Sie hatte den Kopf gehoben. »Nach Skye«, sagte sie, »ich möchte nach Skye.«
»Okay«, sagte er ruhig, »dann lass uns aufbrechen.«
Vor lauter Erstaunen waren ihre Tränen versiegt. »Das geht doch nicht!«
»Und warum nicht?«, hatte er nur gefragt, und ihr war keine Antwort eingefallen.
»Für dich war es ja die perfekte Lösung aller Probleme«, sagte sie nun.
Noch immer war ihr nach Streit zumute. Daran mochten die Vorboten einer drohenden Migräne schuld sein und auch der Nebel, der wie eine Wand um sie herum waberte. Als wolle er in das Auto hineingekrochen kommen. »Ich meine, dass ich nicht nach London wollte.«
Er zuckte mit den Schultern. »Du lagst auf deinem Bett und weintest.
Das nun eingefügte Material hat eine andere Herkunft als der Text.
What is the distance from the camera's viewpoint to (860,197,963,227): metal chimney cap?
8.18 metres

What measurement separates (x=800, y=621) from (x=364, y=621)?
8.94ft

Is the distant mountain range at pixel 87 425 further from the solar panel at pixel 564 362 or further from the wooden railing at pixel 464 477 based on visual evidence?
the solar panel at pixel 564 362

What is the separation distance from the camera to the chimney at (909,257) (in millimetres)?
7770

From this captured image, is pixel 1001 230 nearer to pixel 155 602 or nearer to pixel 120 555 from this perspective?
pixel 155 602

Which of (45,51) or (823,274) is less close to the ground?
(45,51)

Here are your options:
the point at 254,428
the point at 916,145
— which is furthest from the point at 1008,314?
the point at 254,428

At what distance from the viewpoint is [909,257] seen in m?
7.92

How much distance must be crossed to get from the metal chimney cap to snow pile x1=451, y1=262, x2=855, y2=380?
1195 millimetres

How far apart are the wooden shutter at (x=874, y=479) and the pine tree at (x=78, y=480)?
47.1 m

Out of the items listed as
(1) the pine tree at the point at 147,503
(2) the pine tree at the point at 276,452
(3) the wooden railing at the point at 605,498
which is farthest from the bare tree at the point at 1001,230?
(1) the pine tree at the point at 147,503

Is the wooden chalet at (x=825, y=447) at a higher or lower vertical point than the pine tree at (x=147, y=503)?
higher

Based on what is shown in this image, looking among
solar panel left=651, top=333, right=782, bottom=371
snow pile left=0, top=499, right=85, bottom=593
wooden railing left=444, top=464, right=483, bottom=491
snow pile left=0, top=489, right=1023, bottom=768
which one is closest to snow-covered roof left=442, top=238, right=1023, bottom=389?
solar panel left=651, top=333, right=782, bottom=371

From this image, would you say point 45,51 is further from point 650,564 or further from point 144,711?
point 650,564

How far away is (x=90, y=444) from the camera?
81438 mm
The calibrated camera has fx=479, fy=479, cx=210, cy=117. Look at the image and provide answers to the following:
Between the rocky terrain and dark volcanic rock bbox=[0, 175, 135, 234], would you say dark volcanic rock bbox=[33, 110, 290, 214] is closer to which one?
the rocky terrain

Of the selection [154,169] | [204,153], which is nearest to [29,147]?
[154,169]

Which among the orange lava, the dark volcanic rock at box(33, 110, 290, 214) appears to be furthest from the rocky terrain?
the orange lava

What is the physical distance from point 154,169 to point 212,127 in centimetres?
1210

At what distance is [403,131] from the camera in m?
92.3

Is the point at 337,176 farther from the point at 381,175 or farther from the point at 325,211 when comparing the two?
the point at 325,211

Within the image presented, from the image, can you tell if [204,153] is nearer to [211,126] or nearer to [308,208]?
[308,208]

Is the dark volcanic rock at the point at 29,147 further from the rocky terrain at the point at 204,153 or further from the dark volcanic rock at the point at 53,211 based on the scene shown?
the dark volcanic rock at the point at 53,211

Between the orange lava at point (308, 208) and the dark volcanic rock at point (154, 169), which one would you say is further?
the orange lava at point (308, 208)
Ich habe nichts dazu beigetragen.«
»Du hättest mir auch zureden können, mein Versprechen zu halten, das ich Frederic gegeben hatte.«
»He!« Er lachte leise. »Ich dachte, von dem Trip wärst du runter. Dass andere dir sagen, was du tun sollst. Du wolltest nach Skye, und nun fahren wir dorthin.«
»Gestern warst du dicht davor, von mir vor dem Krankenhaus, in dem Livia liegt, aus dem Auto gekippt zu werden. Du hättest nicht einmal gewusst, wo du die Nacht verbringen sollst.«
»Na ja, schlechter als jetzt hätte ich sie auch kaum verbracht.«
»Dann tut dir auch alles weh?«
»Klar. Ich bin außerdem ein ganzes Stück größer als du. Denkst du, für mich war es einfacher, meine Knochen zusammenzufalten?«
Urplötzlich verrauchte ihr Zorn.
»Ich müsste Kim anrufen«, sagte sie müde.
»Tu es.«
Sie betrachtete das Handy vor ihr auf der Ablage. Es war ausgeschaltet. Sie konnte sich denken, dass Frederic sie seit dem gestrigen Nachmittag, seit der Ankunft des Zuges in London, im Minutentakt zu erreichen suchte. Sicherlich hatte er auch schon mit den Walkers gesprochen und auch mit Kim. Ihre Tochter wusste also, dass ihre Mutter verschwunden war.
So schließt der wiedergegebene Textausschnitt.